Reddit discussion on the topic: https://www.reddit.com/r/aws/comments/a2uoae/is_there_a_way_to_reference_an_elastic_beanstalk/.

EB documentaion on what functions are supported: https://docs.aws.amazon.com/elasticbeanstalk/latest/dg/ebextensions-functions.html#ebextensions-functions-getatt.

You cannot use FN::ImportValue to reference a resource in another Cloudformation stack.

You can use join for resources that EB creates itself: !Join [ ":", [ !Ref "AWS::StackName", AccountVPC ] ].

Creating a read replica RDS

To have a replica database you should create a new DB instance with same AllocatedStorage size and DBInstanceClass. You should set the SourceDBInstanceIdentifier to be a !Ref of your primary DB. You should also set the SourceRegion.

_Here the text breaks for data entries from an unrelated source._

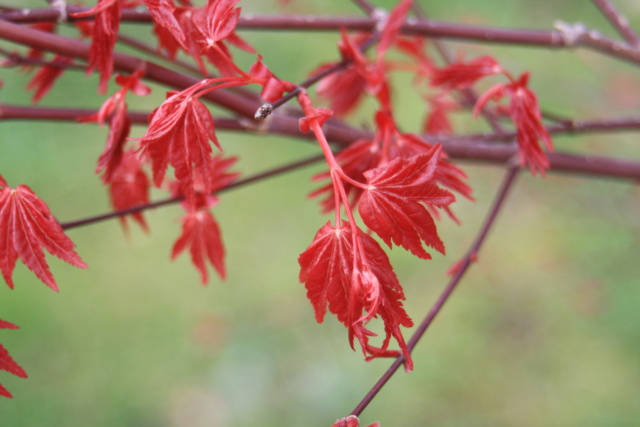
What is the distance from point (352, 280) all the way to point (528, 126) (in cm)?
39

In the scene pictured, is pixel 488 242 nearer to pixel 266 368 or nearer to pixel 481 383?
pixel 481 383

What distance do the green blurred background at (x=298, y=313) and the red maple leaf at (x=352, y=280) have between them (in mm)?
1607

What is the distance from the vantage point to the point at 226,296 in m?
2.51

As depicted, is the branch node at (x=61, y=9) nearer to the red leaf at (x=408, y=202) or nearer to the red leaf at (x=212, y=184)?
the red leaf at (x=212, y=184)

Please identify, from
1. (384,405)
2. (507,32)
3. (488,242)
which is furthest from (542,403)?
(507,32)

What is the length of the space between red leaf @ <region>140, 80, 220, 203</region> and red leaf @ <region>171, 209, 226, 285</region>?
24cm

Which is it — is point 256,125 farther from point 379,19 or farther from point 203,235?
point 379,19

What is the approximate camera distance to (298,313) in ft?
8.00

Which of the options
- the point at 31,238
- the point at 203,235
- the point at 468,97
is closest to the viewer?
the point at 31,238

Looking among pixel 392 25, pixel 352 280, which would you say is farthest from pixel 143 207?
pixel 392 25

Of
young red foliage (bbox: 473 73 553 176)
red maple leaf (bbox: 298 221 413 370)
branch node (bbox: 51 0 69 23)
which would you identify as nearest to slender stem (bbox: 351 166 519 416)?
red maple leaf (bbox: 298 221 413 370)

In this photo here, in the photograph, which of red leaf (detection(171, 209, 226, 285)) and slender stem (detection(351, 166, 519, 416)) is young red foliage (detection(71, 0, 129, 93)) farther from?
slender stem (detection(351, 166, 519, 416))

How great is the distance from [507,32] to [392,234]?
0.64 metres

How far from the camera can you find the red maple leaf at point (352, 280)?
606mm
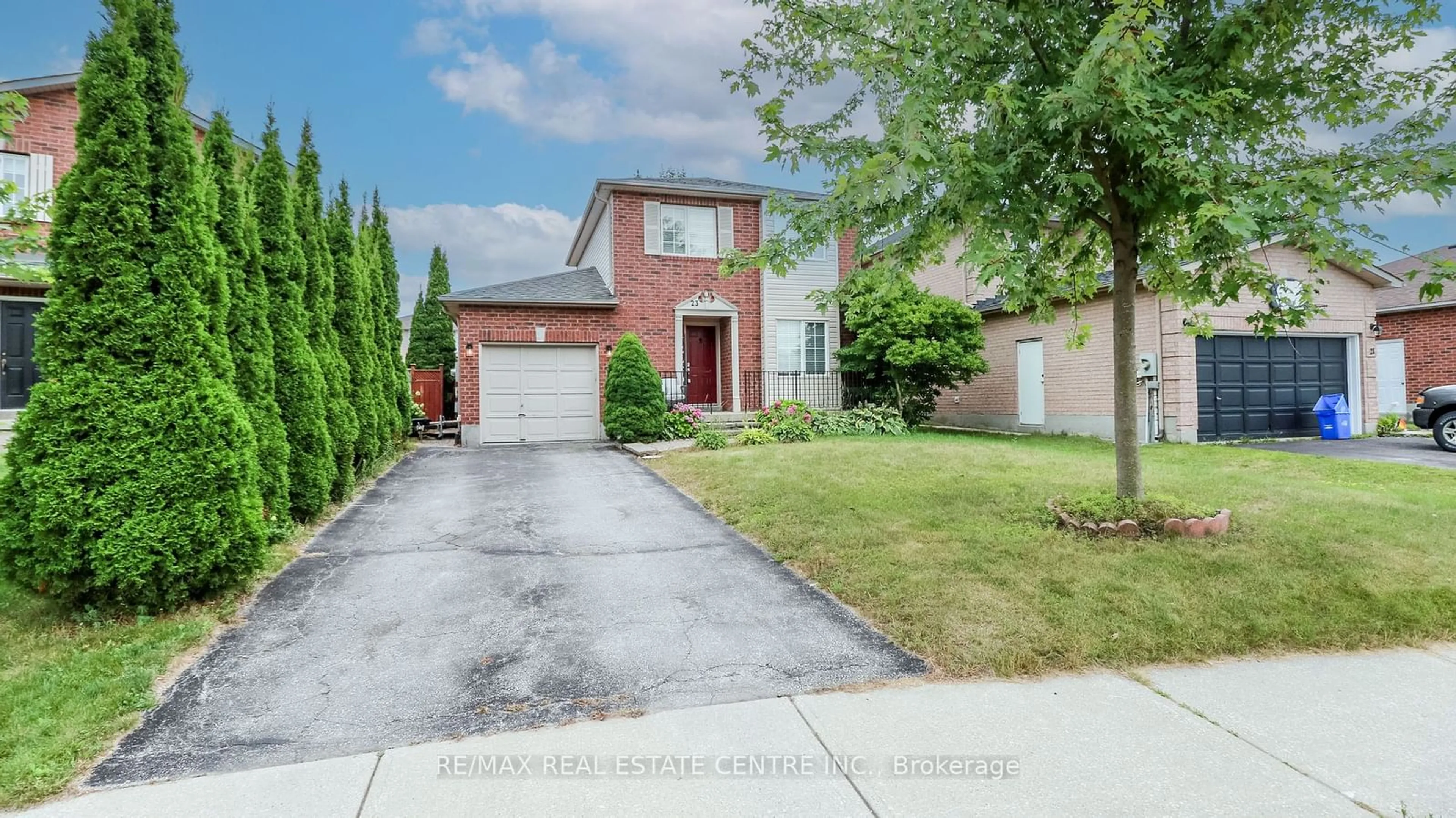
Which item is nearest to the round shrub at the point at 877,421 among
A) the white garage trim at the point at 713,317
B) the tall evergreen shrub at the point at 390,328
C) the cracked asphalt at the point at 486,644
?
the white garage trim at the point at 713,317

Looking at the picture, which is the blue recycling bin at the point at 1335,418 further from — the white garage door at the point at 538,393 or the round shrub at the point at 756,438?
the white garage door at the point at 538,393

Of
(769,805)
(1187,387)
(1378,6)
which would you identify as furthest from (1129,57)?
(1187,387)

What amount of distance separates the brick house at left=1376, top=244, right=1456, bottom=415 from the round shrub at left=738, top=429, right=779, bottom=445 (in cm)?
1533

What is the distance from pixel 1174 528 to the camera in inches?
190

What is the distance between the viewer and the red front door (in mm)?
15188

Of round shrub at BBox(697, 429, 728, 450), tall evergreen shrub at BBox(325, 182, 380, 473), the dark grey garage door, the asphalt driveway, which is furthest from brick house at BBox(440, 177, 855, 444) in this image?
the asphalt driveway

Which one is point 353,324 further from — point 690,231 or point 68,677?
point 690,231

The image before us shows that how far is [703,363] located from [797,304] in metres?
2.53

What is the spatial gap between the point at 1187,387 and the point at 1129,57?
10535 millimetres

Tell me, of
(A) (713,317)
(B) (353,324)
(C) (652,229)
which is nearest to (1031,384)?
(A) (713,317)

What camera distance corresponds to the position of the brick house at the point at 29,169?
1164 centimetres

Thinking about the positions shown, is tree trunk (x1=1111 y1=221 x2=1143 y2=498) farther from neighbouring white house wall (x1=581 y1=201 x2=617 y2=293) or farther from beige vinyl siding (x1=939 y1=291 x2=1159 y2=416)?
neighbouring white house wall (x1=581 y1=201 x2=617 y2=293)

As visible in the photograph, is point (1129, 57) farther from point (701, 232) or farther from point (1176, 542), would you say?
point (701, 232)

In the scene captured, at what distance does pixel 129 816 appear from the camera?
2051mm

Read replica CF docs: https://docs.aws.amazon.com/AWSCloudFormation/latest/UserGuide/aws-properties-rds-database-instance.html#cfn-rds-dbinstance-sourcedbinstanceidentifier

Multiple security groups on the same resource

Multiple security groups get squashed to determine what is and isn't allowed: https://docs.aws.amazon.com/AWSEC2/latest/UserGuide/ec2-security-groups.html.

Private subnets

You can create private subnets that do not have an internet gateway attached to them. An example of CF template is https://github.com/awsdocs/elastic-beanstalk-samples/blob/master/cfn-templates/vpc-privatepublic.yaml.

You need a nat gateway to allow private subnets to go out to the internet.

If you use private subnets, the nat gateway is not cheap - £30 a month.

You dont need the nat gateway, you can achieve the same thing with security groups (block all incoming) (explained https://www.reddit.com/r/aws/comments/75bjei/private_subnets_nats_vs_simply_only_allowing/).

An advantage to NAT is all outgoing requests to the internet come from a single IP.